▶ TASK MATERIAL
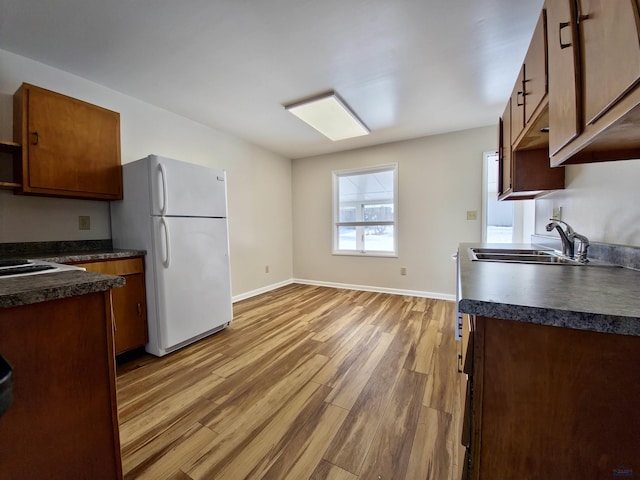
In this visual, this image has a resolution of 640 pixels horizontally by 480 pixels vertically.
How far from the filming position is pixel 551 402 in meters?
0.60

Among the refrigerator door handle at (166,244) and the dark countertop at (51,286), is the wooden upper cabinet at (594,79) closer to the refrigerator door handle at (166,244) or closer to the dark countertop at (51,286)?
the dark countertop at (51,286)

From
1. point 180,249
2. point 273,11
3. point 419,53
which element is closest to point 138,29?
point 273,11

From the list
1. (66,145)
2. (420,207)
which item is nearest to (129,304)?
(66,145)

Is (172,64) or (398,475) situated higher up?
(172,64)

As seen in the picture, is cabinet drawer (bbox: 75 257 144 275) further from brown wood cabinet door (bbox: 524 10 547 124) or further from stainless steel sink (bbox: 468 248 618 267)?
brown wood cabinet door (bbox: 524 10 547 124)

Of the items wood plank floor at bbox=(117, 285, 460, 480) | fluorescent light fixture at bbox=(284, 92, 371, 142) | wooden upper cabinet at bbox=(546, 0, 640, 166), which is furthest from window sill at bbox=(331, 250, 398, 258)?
wooden upper cabinet at bbox=(546, 0, 640, 166)

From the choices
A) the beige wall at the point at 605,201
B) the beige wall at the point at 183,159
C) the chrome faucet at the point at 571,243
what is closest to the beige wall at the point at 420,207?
the beige wall at the point at 183,159

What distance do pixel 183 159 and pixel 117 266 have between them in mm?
1502

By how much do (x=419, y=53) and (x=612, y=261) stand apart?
1809 millimetres

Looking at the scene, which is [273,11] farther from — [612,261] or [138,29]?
[612,261]

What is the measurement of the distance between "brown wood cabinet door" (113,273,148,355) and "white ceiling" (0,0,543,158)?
5.67ft

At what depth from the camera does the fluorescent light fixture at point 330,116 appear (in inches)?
101

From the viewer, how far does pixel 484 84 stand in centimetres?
234

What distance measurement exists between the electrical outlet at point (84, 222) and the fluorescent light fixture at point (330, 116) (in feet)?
7.07
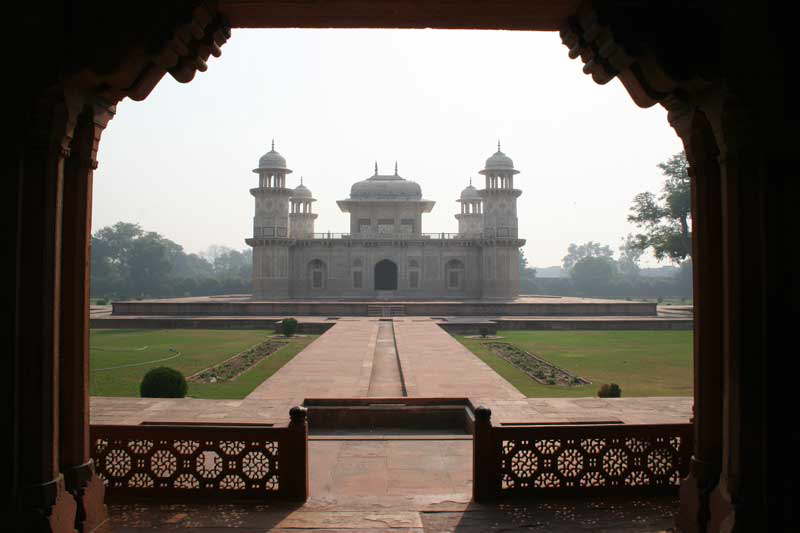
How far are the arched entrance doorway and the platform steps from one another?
10.8 meters

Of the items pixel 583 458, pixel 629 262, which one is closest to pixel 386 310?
pixel 583 458

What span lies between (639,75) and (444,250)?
31926 mm

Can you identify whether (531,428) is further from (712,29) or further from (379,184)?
(379,184)

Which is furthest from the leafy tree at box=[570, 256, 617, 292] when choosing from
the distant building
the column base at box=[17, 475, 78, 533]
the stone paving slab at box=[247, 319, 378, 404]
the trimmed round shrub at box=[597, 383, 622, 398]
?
the column base at box=[17, 475, 78, 533]

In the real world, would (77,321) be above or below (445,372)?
above

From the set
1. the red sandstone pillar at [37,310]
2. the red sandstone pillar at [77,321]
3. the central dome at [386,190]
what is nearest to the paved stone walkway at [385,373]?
the red sandstone pillar at [77,321]

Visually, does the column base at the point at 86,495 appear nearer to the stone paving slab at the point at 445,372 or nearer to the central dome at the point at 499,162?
the stone paving slab at the point at 445,372

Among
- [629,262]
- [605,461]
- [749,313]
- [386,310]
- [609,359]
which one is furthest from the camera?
[629,262]

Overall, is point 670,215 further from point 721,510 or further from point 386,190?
point 721,510

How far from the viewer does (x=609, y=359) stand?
13.2 meters

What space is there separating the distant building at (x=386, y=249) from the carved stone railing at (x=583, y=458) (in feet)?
96.7

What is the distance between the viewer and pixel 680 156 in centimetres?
3297

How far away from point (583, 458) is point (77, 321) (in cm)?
295

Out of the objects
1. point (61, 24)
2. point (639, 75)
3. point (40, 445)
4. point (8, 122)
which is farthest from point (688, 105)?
point (40, 445)
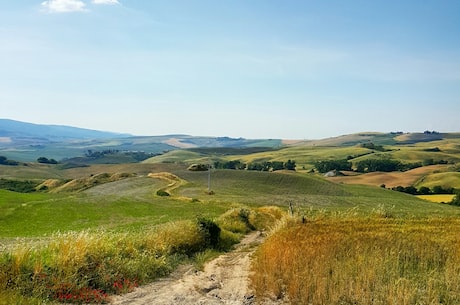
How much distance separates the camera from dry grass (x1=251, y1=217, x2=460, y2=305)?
1168 cm

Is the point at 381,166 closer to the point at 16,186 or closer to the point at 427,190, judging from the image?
the point at 427,190

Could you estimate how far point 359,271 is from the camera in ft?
43.2

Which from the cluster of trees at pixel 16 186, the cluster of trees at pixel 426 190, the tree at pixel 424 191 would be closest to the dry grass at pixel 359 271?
the tree at pixel 424 191

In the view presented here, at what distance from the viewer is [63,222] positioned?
37.2 meters

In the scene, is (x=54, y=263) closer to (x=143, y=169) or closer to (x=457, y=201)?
(x=457, y=201)

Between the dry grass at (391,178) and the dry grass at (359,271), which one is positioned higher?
the dry grass at (359,271)

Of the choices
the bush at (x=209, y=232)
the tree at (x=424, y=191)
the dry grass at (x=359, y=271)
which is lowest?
the tree at (x=424, y=191)

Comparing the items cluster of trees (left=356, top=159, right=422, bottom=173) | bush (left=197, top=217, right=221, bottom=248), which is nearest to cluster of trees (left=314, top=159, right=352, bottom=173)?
cluster of trees (left=356, top=159, right=422, bottom=173)

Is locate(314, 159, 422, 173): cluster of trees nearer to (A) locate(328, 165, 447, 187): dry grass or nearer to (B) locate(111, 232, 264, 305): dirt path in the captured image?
(A) locate(328, 165, 447, 187): dry grass

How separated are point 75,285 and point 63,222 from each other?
1043 inches

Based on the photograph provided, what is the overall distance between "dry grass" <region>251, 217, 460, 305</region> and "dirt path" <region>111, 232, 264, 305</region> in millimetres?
625

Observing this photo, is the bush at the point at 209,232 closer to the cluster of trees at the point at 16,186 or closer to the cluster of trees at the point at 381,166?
the cluster of trees at the point at 16,186

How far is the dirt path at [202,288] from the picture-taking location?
40.8 feet

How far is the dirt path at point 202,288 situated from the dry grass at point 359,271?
625mm
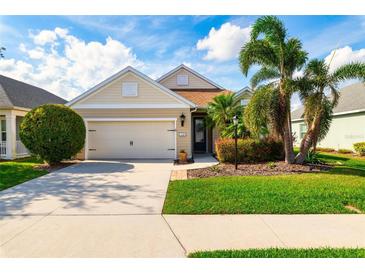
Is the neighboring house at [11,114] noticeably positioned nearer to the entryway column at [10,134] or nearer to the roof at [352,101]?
Answer: the entryway column at [10,134]

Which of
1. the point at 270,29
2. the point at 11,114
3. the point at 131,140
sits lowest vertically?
the point at 131,140

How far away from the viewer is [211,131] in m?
15.8

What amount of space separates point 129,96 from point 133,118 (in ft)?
4.15

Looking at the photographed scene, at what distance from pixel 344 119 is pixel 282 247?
17104 mm

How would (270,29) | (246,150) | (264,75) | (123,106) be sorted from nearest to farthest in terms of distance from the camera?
(270,29)
(264,75)
(246,150)
(123,106)

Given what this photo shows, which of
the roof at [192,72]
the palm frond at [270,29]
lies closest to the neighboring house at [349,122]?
the roof at [192,72]

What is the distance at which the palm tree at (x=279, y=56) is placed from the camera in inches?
356

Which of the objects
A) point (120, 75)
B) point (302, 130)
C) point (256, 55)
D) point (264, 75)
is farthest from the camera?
point (302, 130)

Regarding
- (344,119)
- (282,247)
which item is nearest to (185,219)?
(282,247)

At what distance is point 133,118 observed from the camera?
515 inches

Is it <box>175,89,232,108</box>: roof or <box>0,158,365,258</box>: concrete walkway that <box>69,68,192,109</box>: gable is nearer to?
<box>175,89,232,108</box>: roof

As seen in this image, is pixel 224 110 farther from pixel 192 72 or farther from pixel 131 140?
pixel 192 72

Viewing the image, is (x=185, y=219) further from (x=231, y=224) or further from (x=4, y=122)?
(x=4, y=122)

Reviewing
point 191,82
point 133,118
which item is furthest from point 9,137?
point 191,82
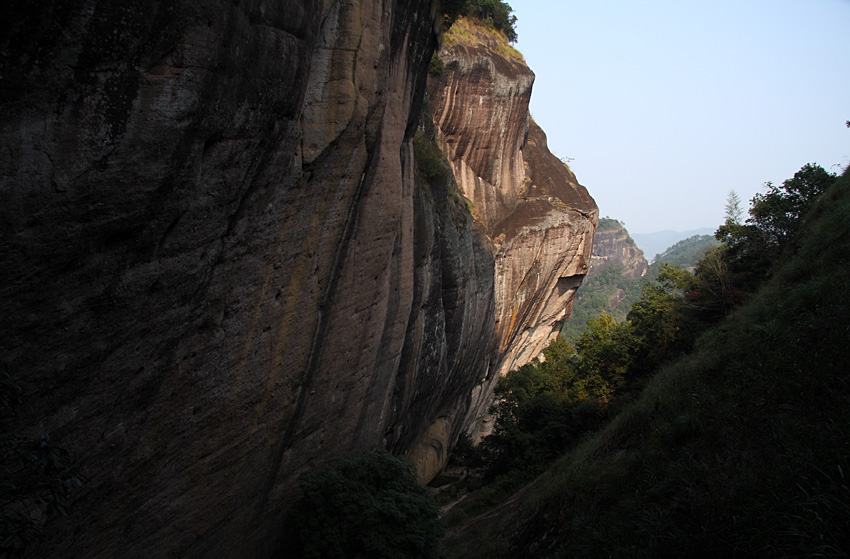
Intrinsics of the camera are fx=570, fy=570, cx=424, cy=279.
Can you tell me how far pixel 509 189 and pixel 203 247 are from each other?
21847 mm

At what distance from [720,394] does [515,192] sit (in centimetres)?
2071

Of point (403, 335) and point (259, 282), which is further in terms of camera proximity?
point (403, 335)

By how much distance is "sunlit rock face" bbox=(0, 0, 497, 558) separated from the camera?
502 centimetres

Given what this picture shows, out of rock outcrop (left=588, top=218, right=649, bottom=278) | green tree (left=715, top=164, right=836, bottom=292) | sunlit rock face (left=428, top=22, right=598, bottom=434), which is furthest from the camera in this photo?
rock outcrop (left=588, top=218, right=649, bottom=278)

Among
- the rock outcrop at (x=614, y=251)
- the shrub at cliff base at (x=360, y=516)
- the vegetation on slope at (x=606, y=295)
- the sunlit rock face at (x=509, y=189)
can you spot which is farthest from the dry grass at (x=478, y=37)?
the rock outcrop at (x=614, y=251)

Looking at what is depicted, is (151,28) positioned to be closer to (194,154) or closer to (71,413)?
(194,154)

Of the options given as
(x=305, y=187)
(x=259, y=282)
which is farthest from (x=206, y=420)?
(x=305, y=187)

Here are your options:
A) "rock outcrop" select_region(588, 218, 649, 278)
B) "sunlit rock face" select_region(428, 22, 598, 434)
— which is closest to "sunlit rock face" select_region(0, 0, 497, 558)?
"sunlit rock face" select_region(428, 22, 598, 434)

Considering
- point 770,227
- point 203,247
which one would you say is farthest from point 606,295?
point 203,247

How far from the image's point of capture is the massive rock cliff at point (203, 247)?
198 inches

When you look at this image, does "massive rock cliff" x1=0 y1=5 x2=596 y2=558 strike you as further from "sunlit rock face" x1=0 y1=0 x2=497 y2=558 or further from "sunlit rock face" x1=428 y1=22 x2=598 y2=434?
"sunlit rock face" x1=428 y1=22 x2=598 y2=434

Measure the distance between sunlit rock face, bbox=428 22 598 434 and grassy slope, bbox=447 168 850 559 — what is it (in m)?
13.3

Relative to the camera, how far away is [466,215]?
1811 cm

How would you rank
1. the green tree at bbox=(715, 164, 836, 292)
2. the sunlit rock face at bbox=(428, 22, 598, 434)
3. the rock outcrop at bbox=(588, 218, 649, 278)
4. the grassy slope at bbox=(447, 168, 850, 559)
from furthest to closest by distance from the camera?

▶ REQUEST
Exactly reproduce the lines beginning with the one that contains "Considering" and ending with the last line of the material, both included. Leave out everything else.

▶ OUTPUT OF THE EXERCISE
Considering
- point 770,227
- point 203,247
which one would you say is farthest from point 606,295?
point 203,247

How far from the image's point of capture is the massive rock cliff at point (203, 247)?
198 inches

When you look at this image, does "massive rock cliff" x1=0 y1=5 x2=596 y2=558 strike you as further from "sunlit rock face" x1=0 y1=0 x2=497 y2=558 or further from "sunlit rock face" x1=428 y1=22 x2=598 y2=434?
"sunlit rock face" x1=428 y1=22 x2=598 y2=434

Measure the distance between sunlit rock face, bbox=428 22 598 434 and grassy slope, bbox=447 168 850 559 — what is it (in m)?
13.3

Relative to the camera, how far away is [466,215]?
1811 cm

How would you rank
1. the green tree at bbox=(715, 164, 836, 292)
2. the sunlit rock face at bbox=(428, 22, 598, 434)
3. the rock outcrop at bbox=(588, 218, 649, 278)
4. the grassy slope at bbox=(447, 168, 850, 559)
from furthest to closest by distance from the camera?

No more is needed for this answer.